Итак, что мне удалось узнать. Стало ясно, что сходу дело не поправишь, да и поспешность противопоказана. Возвращение домой моего несчастного мальчика будет не простым и не быстрым делом. Возникнут трудности, особенно в чужой стране, с тем, как заставить его уехать со мной. Советуясь с Вэньоном и добиваясь разумного решения проблемы, я должен сделать все от меня зависящее, чтобы проявлять терпение и сдержанность.
После обеда я вновь вместе с Вэньоном направился в салон, где он предложил мне сесть у камина.
- Как вы, конечно, заметили, - начал он, предугадав один, хотя и не самый важный, из мучивших меня вопросов, - Марсель и Августина уехали. Их весьма любезно увезла от меня тетя, моя двоюродная сестра. Она сочла здешнюю атмосферу неподходящей для детей... Мой бог, как она права!.. После этих слов мое доброе расположение духа сразу исчезло.
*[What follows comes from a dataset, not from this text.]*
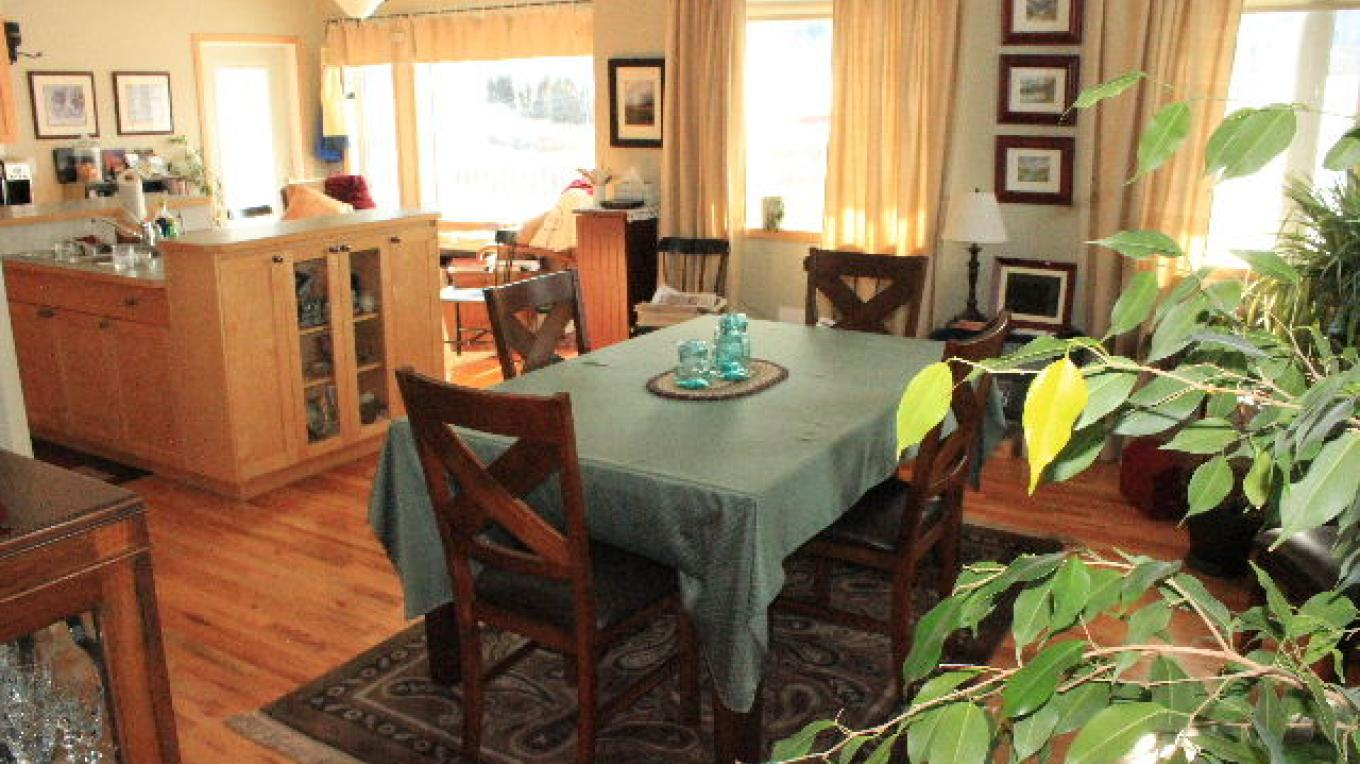 Dining area upstairs - plenty of room to visit with lots of windows – Deb Webster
Я взорвался:
- А мой сын, сударь, что с ним? Он не обедал с нами. Где он сейчас? Сейчас, в эту минуту он в безопасности?... Когда он появился здесь и почему? Пока вы мне ничего не сказали. Есть человек, существо, Рауль, который...
- Ах, это!.. - Вэньон нервно или презрительно остановил меня жестом руки, - не произносите это имя слишком громко. Для меня - одно беспокойство. А для многих других, чьи чувства надо уважать, это имя означает даже кое-что похуже. Это...
После паузы он продолжил:
- Пока вы здесь, вы должны услышать об этой... этой глупости. Во всяком случае, я вполне могу подготовить и предупредить вас, наконец, ведь фактически об этом я и писал вам. Или о том, что советовал больше не направлять ко мне вашего мальчика. Когда я сообщил, что стал жертвой преследования, то, будучи возбужденным, сильно преувеличивал и...
- Но, - прервал его я, - не понимаю, как... - я заколебался, опасаясь, что на самый важный вопрос можно не получить ответа. - Он, оно сейчас здесь?
Вэньон с осторожностью взглянул на меня.
- Оно, если мы будем этим словом называть бабушкину сказку, сейчас не здесь или не проявляет активности. В общем, сейчас оно не здесь...
Через минуту он продолжил мрачным голосом:
- Что касается понимания... Есть вещи, воздействие которых можно почувствовать, но понять полностью нельзя. Остается лишь их реальность. Как я уже говорил вам, эта... ерунда, право же, полнейшая ерунда сейчас не с нами. Но ваш мальчик, ваш мальчик явился вчера поздно ночью и искал его. Он старается, он делает все возможное, чтобы вернуть его...
Нет слов, чтобы описать недоумение, вызванное этими словами. Что я должен был подумать? Вэньон издевательски говорил о Рауле как о беспокоящей, но сравнительно неопасной болезни или как о вредителе растений. Так он мог бы говорить о скарлатине или картофельном жучке. И все же за его словами я различал реальный и неисчезающий страх.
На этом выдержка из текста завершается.